Database professionals’ primary role is to do proactive monitoring for ensuring system availability. DBA must investigate the problem root cause analysis in case any critical event or downtime occurs. You can use various things for investigation purposes such as SQL Server logs, Windows & Cluster logs, and dynamic management views output, profiler and extended events.

SQL Server Always On Availability Group provide robust high availability and disaster recovery solution. It is equally essential and beneficial to monitor the AG group ownership, their synchronization states, failover, critical parameters. Let’s go ahead and see how extended events are used in monitoring the availability groups.

Environment details

You can use earlier articles in this series (see TOC at the bottom) and configure two-node SQL Server Always On Availability group replicas as shown below. The availability group databases are in the synchronized commit mode.

  • Primary Replica: SQLNode1\INST1
  • Secondary Replica: SQLNode2\INST1
  • Database: [MyNewDB]

SQL Server Always On Availability group environment

SQL Server Always On Monitoring using the extended events

SQL Server Extended events are a lightweight monitoring tool that captures useful SQL instance and database parameters. We can collect the required database and use it for monitoring and troubleshooting purpose. For example, in an article, Monitoring SQL Server deadlocks using the system_health extended event, we use it to get deadlock XML and graph using the default system_health session. We can use SSMS GUI or t-SQL to create, configure and retrieve data from extended event files.

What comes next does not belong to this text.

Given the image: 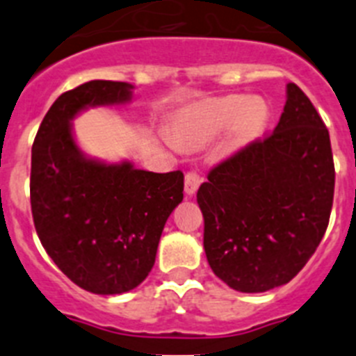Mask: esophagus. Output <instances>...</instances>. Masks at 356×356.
<instances>
[{"instance_id": "1", "label": "esophagus", "mask_w": 356, "mask_h": 356, "mask_svg": "<svg viewBox=\"0 0 356 356\" xmlns=\"http://www.w3.org/2000/svg\"><path fill=\"white\" fill-rule=\"evenodd\" d=\"M201 184V176L197 175L196 171H188L185 172V193L188 194V196H193V194H196L197 187H200Z\"/></svg>"}]
</instances>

Once we configure the availability group, the create Availability Group Wizard automatically creates the AlwaysOn_health extended event session on all replicas participating in the AG configuration. You can view it in SSMS navigating to Management -> Extended Events -> AlwaysOn_health.

If you configure the availability group using t-SQL or new availability group, it does not start the alwayson_health event session. Therefore, you should verify that the extended event session is running and collecting the required data.

AlwaysOn_health extended event

To understand the AlwaysOn_health event session, it is a good idea to script it out. Right-click on the event session-> Script Session as -> Create To-> New Query editor window.

Script Session

As shown above, it has several extended events along with the error numbers to capture. We use the sys.dm_xe_objects to retrieve a brief description of these extended events.

extended events

alwayson_ddl_executed:

This event occurs when we execute a data definition language (DDL) statement such as CREATE, ALTER, DROP on an availability group database. It does not capture detailed information about DDL. For example, you cannot retrieve an execution plan. Its main purpose is to indicate you with the DDL followed by planned or unexpected failover.

availability_group_lease_expired:

If the Windows failover cluster and availability group have a connectivity issue, it might cause the lease expired messages in the event logs. You might face automatic failover for the synchronous replica’s in case it occurs on the primary replica.

availability_replica_automatic_failover_validation:

For an automatic failover, SQL Server validates that the primary target replica is synchronized or not. It provides an AG failover point for failovers. DBA’s can use the information to investigate the cause of an automatic failover using this extended event.

availability_replica_manager_state_change:

This event occurs if the availability replica manager states changes. It is also a useful event session to investigate the reason for a different state.

availability_replica_state_change:

We can use this event to monitor the state of the availability group replica. It is also helpful to understand the internal of an AG failover.

error_reported:

It tracks various error numbers to find out the connectivity errors for availability group endpoints. You can query the sys.messages table to check the description for these different error id’s.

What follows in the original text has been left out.